Related articles: The Most Common Batch of Command parsing on Linux (10 Years of Selections) The most common set of Vim techniques the most common set of Sed techniques the most common set of AWK techniques

Local tools

There are many jars and tools for local use. Here are just a few of the most common ones.

Database connection pool, the most used druID. Currently, there are hikari database connection pools that claim to be the fastest, as well as the old-school DBCP and C3P0.

Json, domestic use fastJSON most, every two or three days out of a vulnerability; Abroad, Jackson is used more. The apis are similar, Jackson has more features, but FastJSON is easier to use. Given fastJSON’s frequent security issues, there has been a wave of moves to fastJSON.

In terms of toolkits, although there are various Commons packages, Guava is preferred.

End

Today is September 08, 2020.

This kind of article, every year I will sort out. Some of the new faces, some of the ones I personally knocked out. Architecture selection, in addition to your own more familiar with a certain technology, use more assured. It’s more about doing a lot of research, comparing, and mastering.

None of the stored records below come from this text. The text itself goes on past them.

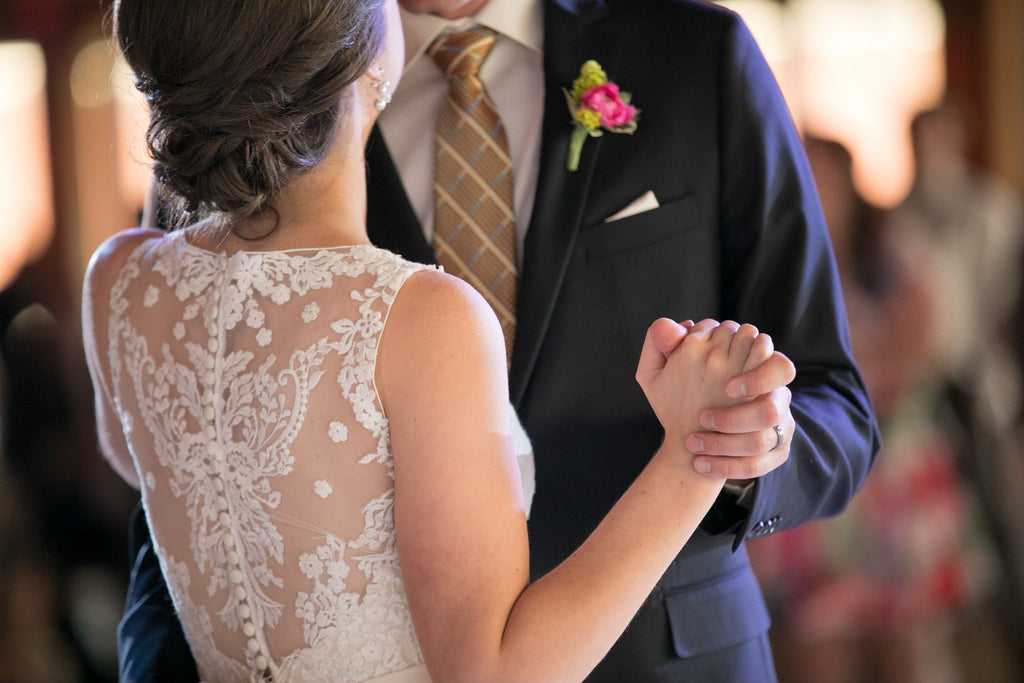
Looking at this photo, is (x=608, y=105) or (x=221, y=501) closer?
(x=221, y=501)

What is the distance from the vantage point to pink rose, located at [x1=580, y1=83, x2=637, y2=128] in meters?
1.77

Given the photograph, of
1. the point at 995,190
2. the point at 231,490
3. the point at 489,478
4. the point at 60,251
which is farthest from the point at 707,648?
the point at 60,251

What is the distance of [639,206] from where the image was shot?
1772 millimetres

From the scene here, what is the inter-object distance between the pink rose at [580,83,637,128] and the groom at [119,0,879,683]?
0.11 ft

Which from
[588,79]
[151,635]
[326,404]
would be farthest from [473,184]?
[151,635]

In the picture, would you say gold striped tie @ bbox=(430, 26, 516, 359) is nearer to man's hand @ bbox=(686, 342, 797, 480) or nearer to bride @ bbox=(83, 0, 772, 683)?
bride @ bbox=(83, 0, 772, 683)

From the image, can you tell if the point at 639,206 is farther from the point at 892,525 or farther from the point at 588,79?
the point at 892,525

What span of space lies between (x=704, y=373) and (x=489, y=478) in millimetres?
293

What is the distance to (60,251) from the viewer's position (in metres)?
6.30

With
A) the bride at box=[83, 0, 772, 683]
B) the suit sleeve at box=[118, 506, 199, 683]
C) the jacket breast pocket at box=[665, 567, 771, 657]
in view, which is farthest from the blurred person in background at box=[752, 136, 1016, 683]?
the bride at box=[83, 0, 772, 683]

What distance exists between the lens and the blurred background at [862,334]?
4270 mm

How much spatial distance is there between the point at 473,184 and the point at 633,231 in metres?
0.31

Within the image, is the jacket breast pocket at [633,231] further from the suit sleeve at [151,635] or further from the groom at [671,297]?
the suit sleeve at [151,635]

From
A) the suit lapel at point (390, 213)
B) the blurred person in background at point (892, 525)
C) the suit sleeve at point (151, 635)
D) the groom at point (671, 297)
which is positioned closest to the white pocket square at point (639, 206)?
the groom at point (671, 297)
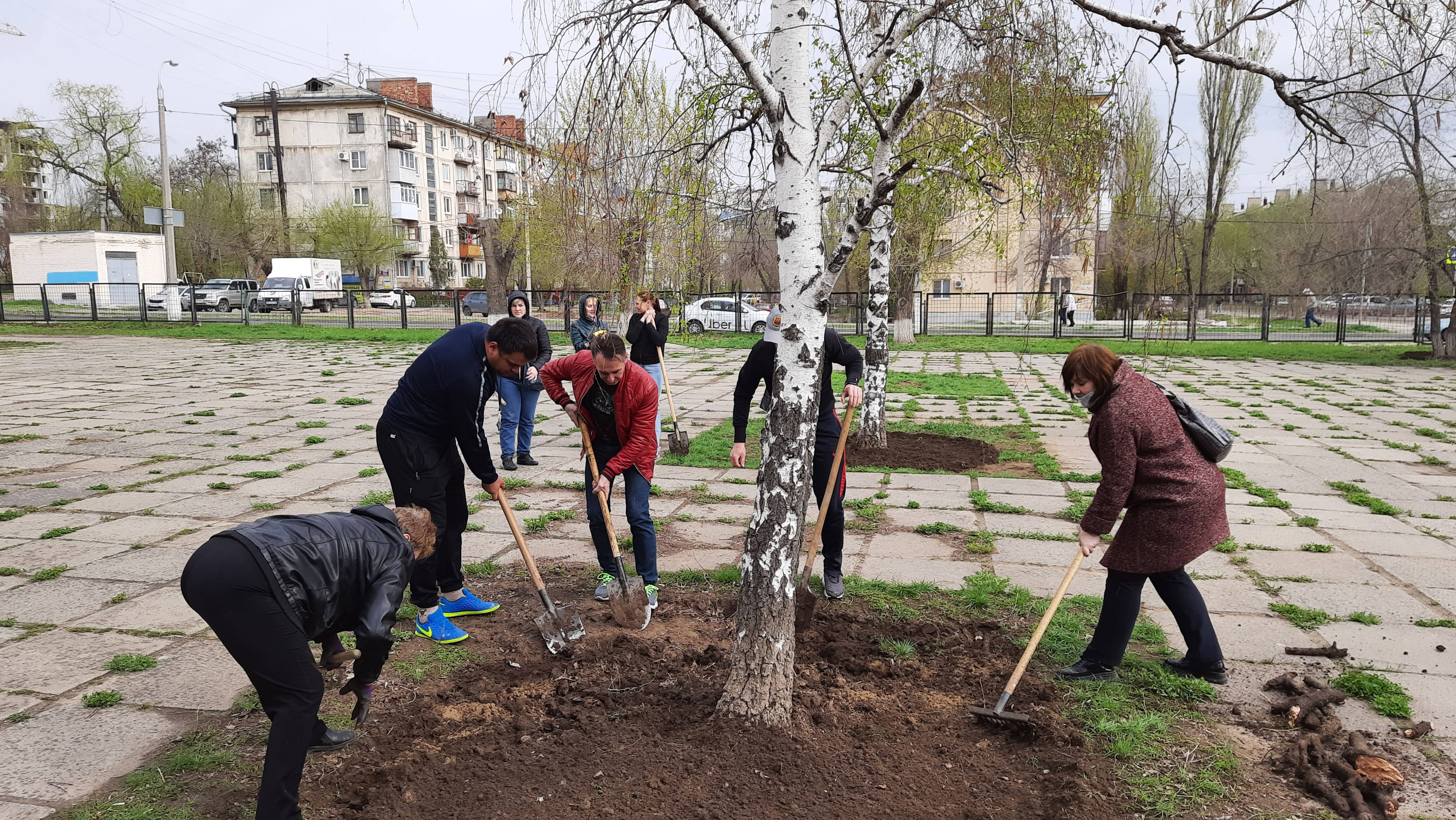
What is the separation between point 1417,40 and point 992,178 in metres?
1.94

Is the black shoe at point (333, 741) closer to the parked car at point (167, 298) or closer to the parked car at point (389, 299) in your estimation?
the parked car at point (167, 298)

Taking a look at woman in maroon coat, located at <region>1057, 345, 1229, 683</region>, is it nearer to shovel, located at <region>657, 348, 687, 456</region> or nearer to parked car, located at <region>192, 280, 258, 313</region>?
shovel, located at <region>657, 348, 687, 456</region>

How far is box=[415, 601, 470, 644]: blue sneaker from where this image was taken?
4.40 m

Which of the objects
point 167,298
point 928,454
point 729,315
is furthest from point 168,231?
point 928,454

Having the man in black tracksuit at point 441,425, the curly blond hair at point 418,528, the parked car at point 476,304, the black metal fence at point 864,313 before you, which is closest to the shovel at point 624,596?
the man in black tracksuit at point 441,425

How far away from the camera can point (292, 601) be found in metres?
2.65

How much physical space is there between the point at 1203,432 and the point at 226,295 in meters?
40.8

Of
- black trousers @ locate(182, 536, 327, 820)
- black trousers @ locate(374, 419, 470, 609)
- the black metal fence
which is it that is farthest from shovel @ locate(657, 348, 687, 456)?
the black metal fence

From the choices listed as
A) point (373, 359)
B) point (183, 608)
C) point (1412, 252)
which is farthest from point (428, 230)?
point (183, 608)

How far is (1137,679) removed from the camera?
3.96 meters

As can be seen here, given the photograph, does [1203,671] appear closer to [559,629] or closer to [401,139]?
[559,629]

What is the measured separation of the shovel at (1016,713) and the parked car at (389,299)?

Technology changes with each passing day, new bottle old wine, noun a laundry list, programmer very hard. Only the underlying principle, the idea of simplicity, has endured.

Author introduction: Little sister taste (XJjdog), a programmer is not allowed to detour the public number. Focus on infrastructure and Linux. Ten years of architecture, 10 billion traffic per day, and you discuss the high concurrency world, give you a different taste.